The results also allow us to trace all the possible connections from one word to any other word, both within individual meaning clusters and through terms with a high level of betweenness centrality. For example, the terms ‘girl’ and ‘night’ have a relatively high betweenness centrality, and they are both connected to one another through the word ‘touched’, which itself is not connected to very many clusters and thus has a low betweenness centrality.
night –> touched –> girl
(Lots of pervy pathways of meaning in Lolita.)
Visualizing all the connections in this textual network is messy. Nabakov was a master stylist, not one to use the same words too often, and certainly not in the same sentence or in the same connective pattern. The average path length in the text is 7.95. Average path length measures how many steps you need to take on average to connect two randomly selected nodes. The lower the average path length, the more connected the text. At 7.95, the first 10 chapters in Lolita are not very connected; there are 221 separate meaning clusters. Here’s the messy initial network . . .
Using Gephi’s degree range tool, I hid the most disconnected nodes, thereby ‘cleaning’ the visualization of all but the most prominent clusters and connections.
With this cleaner network, I could see a few distinct clusters, as well as those terms with high degrees of betweenness centrality, the words that act as conduits between different words and meaning clusters. They were what you’d expected: meaning in Lolita circulates through the favorite words of an enamored pederast. Nymphet, night, girl, age, eyes, hair . . .
More interesting than the overall network, however, were the various paths I found between different terms. In general, fewer than 3 paths of separation in a social network = a possible cross-influence between two nodes. In our text network, two words separated by 3 paths or fewer = a possible, latent relationship between the words, perhaps even a relationship that can be expressed in terms of influence.
For example, ‘nymphet’ led backward to ‘annabel’, which had a direct path to ‘lolita’ in one direction and to ‘death’ in the other direction.

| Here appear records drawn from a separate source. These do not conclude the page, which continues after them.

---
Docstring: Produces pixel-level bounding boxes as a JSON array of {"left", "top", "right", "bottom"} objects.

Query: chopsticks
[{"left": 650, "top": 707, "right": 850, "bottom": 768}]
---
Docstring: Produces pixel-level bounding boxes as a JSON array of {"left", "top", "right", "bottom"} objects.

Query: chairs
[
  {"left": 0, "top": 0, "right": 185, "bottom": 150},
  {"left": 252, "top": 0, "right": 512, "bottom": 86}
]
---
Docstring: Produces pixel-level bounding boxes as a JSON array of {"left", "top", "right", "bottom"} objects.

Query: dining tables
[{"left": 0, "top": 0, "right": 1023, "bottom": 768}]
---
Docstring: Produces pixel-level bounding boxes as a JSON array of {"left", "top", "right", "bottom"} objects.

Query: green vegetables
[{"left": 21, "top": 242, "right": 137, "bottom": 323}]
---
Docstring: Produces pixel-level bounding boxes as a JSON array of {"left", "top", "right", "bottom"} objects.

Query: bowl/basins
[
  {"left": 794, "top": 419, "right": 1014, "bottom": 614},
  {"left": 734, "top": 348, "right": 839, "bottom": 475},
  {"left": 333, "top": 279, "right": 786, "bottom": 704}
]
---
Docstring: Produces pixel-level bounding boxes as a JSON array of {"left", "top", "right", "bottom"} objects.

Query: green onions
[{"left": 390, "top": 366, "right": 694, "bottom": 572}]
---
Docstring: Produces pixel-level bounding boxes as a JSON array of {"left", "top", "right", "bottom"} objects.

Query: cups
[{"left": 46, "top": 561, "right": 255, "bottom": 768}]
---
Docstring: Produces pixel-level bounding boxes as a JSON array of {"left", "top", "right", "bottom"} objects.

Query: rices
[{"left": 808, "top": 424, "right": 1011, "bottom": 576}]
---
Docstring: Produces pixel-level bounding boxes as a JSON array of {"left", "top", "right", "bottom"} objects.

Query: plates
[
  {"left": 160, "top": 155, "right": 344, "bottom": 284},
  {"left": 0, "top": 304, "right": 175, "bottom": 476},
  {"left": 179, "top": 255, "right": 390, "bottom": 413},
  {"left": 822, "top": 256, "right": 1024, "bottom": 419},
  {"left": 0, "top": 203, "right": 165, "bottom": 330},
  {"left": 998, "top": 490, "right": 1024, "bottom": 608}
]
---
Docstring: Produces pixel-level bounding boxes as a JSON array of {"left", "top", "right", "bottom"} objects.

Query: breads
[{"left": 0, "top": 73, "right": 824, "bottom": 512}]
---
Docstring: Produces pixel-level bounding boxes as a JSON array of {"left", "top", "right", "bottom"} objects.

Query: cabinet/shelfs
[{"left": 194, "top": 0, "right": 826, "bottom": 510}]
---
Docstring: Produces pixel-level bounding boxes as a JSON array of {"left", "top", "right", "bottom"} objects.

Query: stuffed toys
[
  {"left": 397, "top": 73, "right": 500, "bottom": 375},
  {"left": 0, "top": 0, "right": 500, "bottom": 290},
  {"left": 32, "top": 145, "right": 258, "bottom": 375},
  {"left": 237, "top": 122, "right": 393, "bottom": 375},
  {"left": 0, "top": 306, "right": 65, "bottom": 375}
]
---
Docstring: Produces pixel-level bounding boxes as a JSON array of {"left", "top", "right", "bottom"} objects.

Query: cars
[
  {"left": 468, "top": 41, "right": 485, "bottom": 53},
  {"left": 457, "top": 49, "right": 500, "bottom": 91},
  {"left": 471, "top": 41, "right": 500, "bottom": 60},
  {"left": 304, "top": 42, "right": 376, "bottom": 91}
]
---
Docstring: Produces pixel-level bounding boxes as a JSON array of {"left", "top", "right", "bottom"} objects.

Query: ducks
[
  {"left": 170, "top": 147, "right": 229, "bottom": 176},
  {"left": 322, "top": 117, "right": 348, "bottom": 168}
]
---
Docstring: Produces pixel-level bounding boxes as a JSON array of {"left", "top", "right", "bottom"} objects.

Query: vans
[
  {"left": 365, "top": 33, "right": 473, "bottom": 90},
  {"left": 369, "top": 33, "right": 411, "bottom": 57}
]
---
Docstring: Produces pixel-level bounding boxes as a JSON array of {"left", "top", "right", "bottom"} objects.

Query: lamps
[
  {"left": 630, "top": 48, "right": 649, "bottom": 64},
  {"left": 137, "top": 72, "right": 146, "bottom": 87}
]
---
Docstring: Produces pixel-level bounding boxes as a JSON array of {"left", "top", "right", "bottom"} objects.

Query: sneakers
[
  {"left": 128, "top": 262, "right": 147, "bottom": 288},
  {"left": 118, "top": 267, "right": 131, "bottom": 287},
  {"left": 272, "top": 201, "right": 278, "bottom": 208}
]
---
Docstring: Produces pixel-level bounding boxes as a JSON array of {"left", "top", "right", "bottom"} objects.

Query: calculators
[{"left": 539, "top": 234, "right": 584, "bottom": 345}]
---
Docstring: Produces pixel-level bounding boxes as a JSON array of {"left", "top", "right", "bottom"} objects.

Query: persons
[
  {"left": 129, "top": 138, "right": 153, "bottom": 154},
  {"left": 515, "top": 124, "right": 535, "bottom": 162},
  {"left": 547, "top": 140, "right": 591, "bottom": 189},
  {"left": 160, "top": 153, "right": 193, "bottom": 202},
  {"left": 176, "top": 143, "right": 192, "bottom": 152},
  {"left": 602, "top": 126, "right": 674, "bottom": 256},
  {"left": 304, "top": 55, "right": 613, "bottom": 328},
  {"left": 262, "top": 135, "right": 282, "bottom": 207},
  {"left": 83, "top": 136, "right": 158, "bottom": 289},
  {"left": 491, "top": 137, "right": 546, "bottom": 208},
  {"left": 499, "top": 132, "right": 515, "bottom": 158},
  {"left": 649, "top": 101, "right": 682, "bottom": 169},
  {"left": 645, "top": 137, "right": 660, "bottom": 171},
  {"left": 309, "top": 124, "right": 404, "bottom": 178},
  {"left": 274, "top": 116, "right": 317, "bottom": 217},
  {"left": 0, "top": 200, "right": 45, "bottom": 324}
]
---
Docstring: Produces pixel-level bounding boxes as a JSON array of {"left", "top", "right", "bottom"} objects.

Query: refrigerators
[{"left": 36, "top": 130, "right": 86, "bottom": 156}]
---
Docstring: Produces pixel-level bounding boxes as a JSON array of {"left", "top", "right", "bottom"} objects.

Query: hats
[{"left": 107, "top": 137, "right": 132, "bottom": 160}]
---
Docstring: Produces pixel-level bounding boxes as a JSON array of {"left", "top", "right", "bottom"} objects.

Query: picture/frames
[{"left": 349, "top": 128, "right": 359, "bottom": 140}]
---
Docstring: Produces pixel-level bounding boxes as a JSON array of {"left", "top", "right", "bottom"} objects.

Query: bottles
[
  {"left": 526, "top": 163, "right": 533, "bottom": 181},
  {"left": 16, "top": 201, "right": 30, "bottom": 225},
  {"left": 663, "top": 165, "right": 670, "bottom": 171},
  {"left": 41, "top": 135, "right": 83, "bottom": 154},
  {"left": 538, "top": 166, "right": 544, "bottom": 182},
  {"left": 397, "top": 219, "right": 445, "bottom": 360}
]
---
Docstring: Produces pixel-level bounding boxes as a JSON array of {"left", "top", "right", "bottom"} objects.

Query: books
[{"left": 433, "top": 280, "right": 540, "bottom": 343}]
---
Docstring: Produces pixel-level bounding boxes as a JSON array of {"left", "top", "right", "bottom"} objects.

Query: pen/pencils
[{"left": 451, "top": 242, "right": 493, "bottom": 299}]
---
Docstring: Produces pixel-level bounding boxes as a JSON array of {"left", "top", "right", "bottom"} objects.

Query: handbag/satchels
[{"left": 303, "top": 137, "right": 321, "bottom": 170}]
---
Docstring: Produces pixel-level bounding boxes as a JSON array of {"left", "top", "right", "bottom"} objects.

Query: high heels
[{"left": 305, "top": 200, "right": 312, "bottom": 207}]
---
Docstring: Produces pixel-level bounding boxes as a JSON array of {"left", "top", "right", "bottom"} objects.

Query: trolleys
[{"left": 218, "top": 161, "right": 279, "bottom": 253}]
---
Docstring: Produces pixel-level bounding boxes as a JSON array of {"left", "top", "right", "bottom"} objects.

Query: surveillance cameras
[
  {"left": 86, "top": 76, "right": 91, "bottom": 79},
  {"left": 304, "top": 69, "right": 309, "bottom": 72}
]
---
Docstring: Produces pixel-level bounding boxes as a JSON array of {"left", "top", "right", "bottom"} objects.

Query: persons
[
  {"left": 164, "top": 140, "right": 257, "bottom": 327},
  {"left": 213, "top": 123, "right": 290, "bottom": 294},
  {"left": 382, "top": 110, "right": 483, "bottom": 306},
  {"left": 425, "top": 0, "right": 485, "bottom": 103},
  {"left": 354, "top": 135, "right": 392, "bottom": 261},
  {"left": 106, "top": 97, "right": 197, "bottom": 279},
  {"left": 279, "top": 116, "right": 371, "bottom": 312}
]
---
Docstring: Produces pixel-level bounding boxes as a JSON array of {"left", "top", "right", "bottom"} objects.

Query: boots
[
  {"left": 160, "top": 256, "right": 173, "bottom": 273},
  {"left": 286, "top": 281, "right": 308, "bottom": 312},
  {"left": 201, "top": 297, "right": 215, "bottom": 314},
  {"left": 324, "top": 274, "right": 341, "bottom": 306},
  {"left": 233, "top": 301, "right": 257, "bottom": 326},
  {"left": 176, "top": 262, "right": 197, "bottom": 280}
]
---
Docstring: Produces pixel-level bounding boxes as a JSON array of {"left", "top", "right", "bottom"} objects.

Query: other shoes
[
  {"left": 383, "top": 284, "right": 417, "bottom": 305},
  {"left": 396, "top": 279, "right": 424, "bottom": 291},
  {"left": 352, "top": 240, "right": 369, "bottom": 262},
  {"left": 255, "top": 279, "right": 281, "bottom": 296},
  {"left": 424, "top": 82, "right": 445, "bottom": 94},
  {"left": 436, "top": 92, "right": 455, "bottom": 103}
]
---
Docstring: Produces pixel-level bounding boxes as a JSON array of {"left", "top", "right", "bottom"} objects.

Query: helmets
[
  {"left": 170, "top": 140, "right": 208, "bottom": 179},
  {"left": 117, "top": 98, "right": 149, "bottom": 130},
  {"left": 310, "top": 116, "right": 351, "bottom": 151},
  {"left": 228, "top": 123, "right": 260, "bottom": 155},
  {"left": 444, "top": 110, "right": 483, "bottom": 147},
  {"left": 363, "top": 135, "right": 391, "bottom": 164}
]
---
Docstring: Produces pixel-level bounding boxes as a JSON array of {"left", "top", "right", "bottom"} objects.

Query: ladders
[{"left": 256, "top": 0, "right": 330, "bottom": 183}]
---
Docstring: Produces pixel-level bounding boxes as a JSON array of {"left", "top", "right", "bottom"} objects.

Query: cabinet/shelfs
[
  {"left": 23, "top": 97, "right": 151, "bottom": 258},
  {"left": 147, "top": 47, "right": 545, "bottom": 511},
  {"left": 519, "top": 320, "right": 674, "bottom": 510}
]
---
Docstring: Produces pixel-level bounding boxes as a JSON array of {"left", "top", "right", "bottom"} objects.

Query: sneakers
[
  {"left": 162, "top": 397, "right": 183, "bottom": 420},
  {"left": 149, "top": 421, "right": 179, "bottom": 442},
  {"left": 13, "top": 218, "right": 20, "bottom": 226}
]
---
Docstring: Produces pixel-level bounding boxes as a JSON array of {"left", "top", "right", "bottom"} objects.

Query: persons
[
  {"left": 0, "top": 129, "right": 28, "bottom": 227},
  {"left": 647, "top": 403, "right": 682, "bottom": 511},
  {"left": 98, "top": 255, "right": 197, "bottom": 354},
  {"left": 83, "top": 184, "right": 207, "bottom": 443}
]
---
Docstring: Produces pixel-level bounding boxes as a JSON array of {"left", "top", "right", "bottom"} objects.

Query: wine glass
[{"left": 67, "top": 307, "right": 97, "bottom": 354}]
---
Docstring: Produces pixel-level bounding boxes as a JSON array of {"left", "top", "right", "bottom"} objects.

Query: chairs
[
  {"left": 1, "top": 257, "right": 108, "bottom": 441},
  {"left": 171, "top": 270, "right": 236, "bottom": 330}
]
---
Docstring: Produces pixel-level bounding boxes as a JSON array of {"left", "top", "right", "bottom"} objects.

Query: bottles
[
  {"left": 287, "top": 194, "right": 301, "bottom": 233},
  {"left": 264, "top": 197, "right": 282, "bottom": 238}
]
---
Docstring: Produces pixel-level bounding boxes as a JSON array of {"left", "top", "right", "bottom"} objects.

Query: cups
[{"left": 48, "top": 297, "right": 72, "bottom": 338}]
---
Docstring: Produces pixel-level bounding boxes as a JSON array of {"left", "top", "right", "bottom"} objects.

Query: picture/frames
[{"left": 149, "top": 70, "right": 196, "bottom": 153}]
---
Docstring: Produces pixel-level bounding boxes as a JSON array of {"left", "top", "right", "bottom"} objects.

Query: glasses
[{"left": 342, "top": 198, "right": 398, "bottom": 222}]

Remember, this textual network only represents the first 10 chapters of the novel (I didn’t include the fake preface). And yet, already built into this network of lexemes from early in the novel is a clue to Humbert’s eventual demise, a great example of the intimate connection between form and function, style and plot.
Another interesting pathway was the path between ‘life’ and ‘death’. Actually, there were two pathways, one leading through ‘felt’ and another leading, oddly enough, through ‘love’ and then ‘father’.
The ‘father’, ‘love’, ‘death’ triangle is quite interesting . . . and, of course, ‘death’ leads back through ‘felt’ to ‘annabel’, the first nymphet in Humbert’s life.
Finally, two important terms in the network are quite disconnected: ‘nymphet’ and ‘girl’. Which is exactly what we should expect. Humbert goes to great lengths to separate the one from the other, and textually, it’s difficult to trace a lexemic path from one to the other. (note: at the end of this video, I highlight the word ‘fruit’, which is only connected to ‘table’ and ‘set’. Nabokov apparently declines to use any sort of forbidden fruit metaphor during the first ten chapters of the novel; ‘fruit’ never connects to the pervy words or meaning clusters.)
Even this short analysis has given me some interesting things to discuss if I were actually writing a dissertation on Lolita. The meaning circulation of ‘lolita’, ‘annabel’, and ‘death’ through the conduit ‘nymphet’ would be worth analyzing in more detail, especially considering that this circulation occurs so early in the novel.